PROVIDED PASSAGE:
This means warrants, contracts, etc hold up on court where a document that is emailed and printed off will not.

This is not a particularly good reason - but that is the bottom line.




Are you sure about that? Maybe email+print alone will not hold up, but check the ESign act of 2000: http://en.wikipedia.org/wiki/Electronic_Signatures_in_Global...

There are definitely electronic forms of contracts that are legal without me ever having to put an ink pen on a dead tree.

I bought car insurance from Geico entirely online. Never signed anything or faxed anything. Just typed in my initials and checked some boxes ... only thing I had to print was the card that goes in my glove box.


In some places - but not everywhere.

Fax is still immensely important when dealing with credit applications, leases, etc.

Also in many places documents you print with an inkjet printer are not technically legal.

The laws regarding the technologies are mostly really dumb but that is what you usually get when law and technology meet.


Do you have a citation for your inkjet assertion? I'm intrigued.


I work for a car insurance company in South America, and we can't accept an application that's not faxed or signed yet, due to our local law lagging.


That depends on the locality and given the spate of e-signature legislation in the early 2000s, I would say that's no longer true for the majority of U.S. states. I can't speak for Canada.

I can say on good authority, as I paid lawyers good money for the legislation ( http://tinyurl.com/3xwvf5a ) and pertinent case-law research, that (commercially) emails with e-sigs in VA are just as good, in some cases, MUCH better than faxes due to the header meta-information.

What constitutes an "e-sig" under the Commercial Code of Virginia can also be very simple (nothing more than a "/s/ <full name> <title> <date>" line in documents) provided that both parties agree apriori that "sufficient notice" can be given over email.

Given the pace of business these days, to a first-order approximation, we simply won't do any kind of volume work with a client, vendor, or partner that doesn't support electronic document authorization. Faxes really are dinosaurs. We still maintain a dedicated fax line, but to my knowledge, it's not be utilized for over 4 years.

DATA ENTRIES:
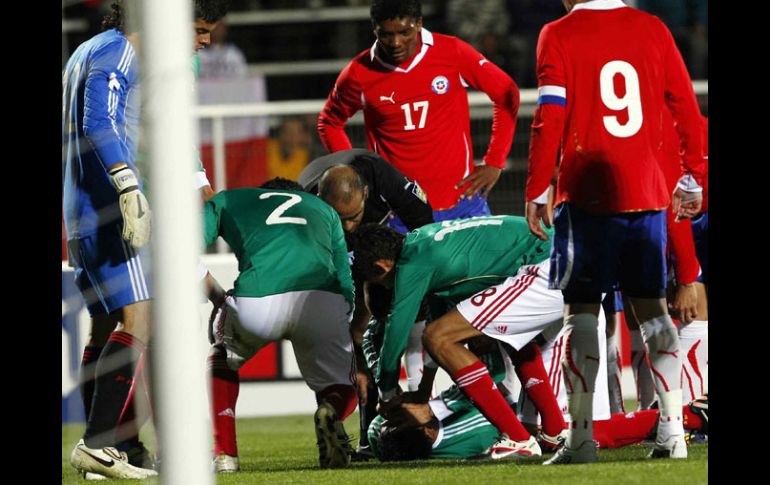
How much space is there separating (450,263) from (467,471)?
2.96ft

==

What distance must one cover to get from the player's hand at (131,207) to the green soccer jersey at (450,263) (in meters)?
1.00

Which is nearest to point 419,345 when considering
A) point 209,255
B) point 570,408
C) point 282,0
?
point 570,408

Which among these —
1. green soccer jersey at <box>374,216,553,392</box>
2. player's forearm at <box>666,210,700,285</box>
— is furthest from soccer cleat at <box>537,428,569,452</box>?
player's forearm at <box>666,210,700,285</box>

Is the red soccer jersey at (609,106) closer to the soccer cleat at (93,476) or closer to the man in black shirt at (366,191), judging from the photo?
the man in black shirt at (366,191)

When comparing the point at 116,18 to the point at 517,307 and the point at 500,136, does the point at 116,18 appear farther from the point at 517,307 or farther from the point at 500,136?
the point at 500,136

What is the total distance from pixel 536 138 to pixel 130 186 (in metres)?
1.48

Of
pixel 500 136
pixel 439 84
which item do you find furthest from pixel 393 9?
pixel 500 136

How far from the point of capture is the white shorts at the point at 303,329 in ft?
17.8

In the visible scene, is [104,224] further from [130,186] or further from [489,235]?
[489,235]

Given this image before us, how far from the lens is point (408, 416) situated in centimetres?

GOALS:
1) List every geographic place named in the discussion about faxes and electronic signatures.
2) Please transcribe the part of the discussion about faxes and electronic signatures starting at "Also in many" and ending at "speak for Canada.".

RESULTS FOR EACH TASK:
1) South America, the U.S. (U.S. states), Canada, Virginia (VA)

2)
Also in many places documents you print with an inkjet printer are not technically legal.

The laws regarding the technologies are mostly really dumb but that is what you usually get when law and technology meet.


Do you have a citation for your inkjet assertion? I'm intrigued.


I work for a car insurance company in South America, and we can't accept an application that's not faxed or signed yet, due to our local law lagging.


That depends on the locality and given the spate of e-signature legislation in the early 2000s, I would say that's no longer true for the majority of U.S. states. I can't speak for Canada.